あかんたれブルース

継続はチカラかな

厄年1975年ぴんこな怨念譚

男は黙って醤油ラーメン・3


1975年の健さんは厄年だった。
この年公開の『神戸国際ギャング団』は
ヒドイ出来だった。
さすがの馬ちゃんも新宿昭和館であんぐり
石橋蓮司が唯一印象に残ってるぐらい。
共演は菅原文太だった。
当時の東映のエースは文太
だけどその文太をエースに押し上げた
東映実録路線もこの年の『県警対組織暴力』を最後に
精彩を欠いてしまう。
文太はトラック野郎に新境地を求めるのですが
健さんはその前の世代さ。
そのテコ入れもあっての企画だったんでしょうが
なんともこれが、困ったタヌキでした。
モデルは山口組の菅谷政雄ですが
映画好きの菅谷もさぞがっかりしたことでしょう。

東映社長岡田茂は「鶴田も高倉もいらん」とか
いったそうで、健さんとの確執が表面化した年
そんな年の文太との共演企画が
『神戸国際ギャング団』と『大脱獄』だった
いずれもはかばかしくないのは痛かった。
翌年、『君よ憤怒の河を渉れ』から東映と距離をおき
3年後の『冬の華』を最後に
東映を離れた。

幸福の黄色いハンカチ』(松竹)はその間の77年。
健さんにとっては俳優人生を賭ける
大きな仕事だったんだね。
因みに『八甲田山』(東宝)も77年。
その後の高倉健の方向性を定める二本の作品に
出会ったわけです。

健さんが去って、東映を背負った文太ですが
人気シリーズトラック野郎は私的には
さほど面白くない。
実録路線もマンネリ化して
『日本の仁義』から『日本の首領』・・・と
大作ものに奔るけど文太の魅力はイマイチ出し切れてない。
結局、文太も東映を出ちゃうわけだ。
『犬笛』からですかね。
その後を継いだのは松方弘樹でしたが・・・

因縁の1975年の健さんと文太のもうひとつの共演作
『大脱獄』もう、まったく記憶に残ってない。
ただひとつ
強烈なヒールを演じた文太が劇中でお色直し
その毛皮ファッションがインパクトあってね。
わたしのファンションセンスのDNAが
壊れてしまった!
それからだよミスタートラッドが
謎のシンガポール人になっちゃったのは(涙)
どうしてくれるんだよ文太(怒)

いや、呪いをかけられたのは文太のほうでした。
誰がかけたと思う?
泉ピン子だよ(汗)

祟りの1975年・・あの『神戸国際ギャング団』でだ
文太はピン子を相手に嫉妬したり
濃厚な(?)な濡れ場を演じた。
脚本がそうなってるんだ。
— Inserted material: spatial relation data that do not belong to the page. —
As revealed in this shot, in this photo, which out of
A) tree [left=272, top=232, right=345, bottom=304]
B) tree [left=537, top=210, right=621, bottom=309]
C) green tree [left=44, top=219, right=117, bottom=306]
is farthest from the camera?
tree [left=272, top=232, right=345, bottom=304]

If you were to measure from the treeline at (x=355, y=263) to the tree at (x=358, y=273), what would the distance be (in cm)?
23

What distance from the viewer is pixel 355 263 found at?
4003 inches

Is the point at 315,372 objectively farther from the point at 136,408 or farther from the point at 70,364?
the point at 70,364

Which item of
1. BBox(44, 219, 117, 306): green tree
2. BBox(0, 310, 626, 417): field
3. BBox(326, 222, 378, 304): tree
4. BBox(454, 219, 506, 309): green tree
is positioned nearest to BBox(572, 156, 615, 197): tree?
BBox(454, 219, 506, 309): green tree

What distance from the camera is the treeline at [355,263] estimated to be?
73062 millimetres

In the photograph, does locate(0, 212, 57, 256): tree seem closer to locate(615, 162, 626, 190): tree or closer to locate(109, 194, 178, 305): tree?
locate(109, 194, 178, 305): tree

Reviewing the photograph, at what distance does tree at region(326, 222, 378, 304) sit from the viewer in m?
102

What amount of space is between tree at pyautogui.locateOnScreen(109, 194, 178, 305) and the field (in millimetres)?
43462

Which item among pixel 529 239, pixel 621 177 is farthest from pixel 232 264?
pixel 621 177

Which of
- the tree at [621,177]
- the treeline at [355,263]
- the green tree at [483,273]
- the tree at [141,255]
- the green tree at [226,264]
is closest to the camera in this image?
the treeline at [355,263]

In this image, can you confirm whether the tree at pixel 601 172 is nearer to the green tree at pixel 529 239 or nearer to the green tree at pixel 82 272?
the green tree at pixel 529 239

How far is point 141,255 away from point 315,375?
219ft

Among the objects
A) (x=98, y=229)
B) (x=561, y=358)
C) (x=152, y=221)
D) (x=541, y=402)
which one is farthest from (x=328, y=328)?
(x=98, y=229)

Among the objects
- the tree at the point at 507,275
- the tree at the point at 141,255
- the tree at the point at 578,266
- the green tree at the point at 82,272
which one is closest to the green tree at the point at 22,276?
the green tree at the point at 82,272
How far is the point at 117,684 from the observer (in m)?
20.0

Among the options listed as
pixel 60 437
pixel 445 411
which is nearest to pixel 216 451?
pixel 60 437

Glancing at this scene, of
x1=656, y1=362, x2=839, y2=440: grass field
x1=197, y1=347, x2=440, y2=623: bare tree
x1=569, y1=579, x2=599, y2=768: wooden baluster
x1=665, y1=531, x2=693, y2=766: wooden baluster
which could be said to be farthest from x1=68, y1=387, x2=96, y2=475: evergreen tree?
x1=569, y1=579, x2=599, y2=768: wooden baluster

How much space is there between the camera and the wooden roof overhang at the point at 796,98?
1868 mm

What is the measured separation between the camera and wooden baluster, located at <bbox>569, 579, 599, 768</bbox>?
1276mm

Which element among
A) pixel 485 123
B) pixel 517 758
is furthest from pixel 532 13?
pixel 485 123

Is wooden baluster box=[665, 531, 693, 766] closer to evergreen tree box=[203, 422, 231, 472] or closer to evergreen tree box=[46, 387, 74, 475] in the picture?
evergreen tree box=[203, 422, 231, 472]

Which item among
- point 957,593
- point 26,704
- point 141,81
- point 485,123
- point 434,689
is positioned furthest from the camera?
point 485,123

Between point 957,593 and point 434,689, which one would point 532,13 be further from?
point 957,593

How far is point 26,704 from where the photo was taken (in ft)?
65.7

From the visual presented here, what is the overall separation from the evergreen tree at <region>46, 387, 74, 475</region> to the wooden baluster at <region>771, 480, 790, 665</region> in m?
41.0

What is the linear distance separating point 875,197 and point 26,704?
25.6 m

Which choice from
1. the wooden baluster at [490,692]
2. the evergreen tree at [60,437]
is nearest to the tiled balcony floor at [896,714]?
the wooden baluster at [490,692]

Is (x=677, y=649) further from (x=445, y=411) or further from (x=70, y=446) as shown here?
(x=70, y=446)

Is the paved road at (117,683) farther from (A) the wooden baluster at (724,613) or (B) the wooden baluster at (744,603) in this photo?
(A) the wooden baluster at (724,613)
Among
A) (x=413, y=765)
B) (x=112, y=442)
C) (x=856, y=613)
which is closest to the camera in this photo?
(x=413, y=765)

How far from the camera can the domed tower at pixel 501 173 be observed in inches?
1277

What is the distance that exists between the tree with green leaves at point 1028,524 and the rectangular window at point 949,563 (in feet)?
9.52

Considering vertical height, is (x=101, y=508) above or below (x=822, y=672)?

社命だから仕方ない(涙)
健さん以上に自分の役者人生に疑問を感じた思う。
それは7年後に的中する。
なんとTBSであの『幸福の黄色いハンカチ』が
ドラマ化されちゃった。
その主人公島勇作が文太なんだけど
ヒロイン島光枝が泉ピン子なのだああああ!

制作発表記者会見で文太は困惑を隠せず
「なんか・・・違うと思うんだけどなあ」
と漏らしました。
わたしはっきり憶えています。

しかしこの因果噺どう思う?
わたしゃ最近毎朝丸髷のピン子見るたびに
えんがちょえんがちょと唱えてますがな。
そういえば文太は千と千尋の神隠し
釜爺役でえんがちょ唱えていたなあ
あれはきっとピン子除けに編み出した
文太の自前のアドリブでっせ。

今夜やるみたいなんで確認してみてね。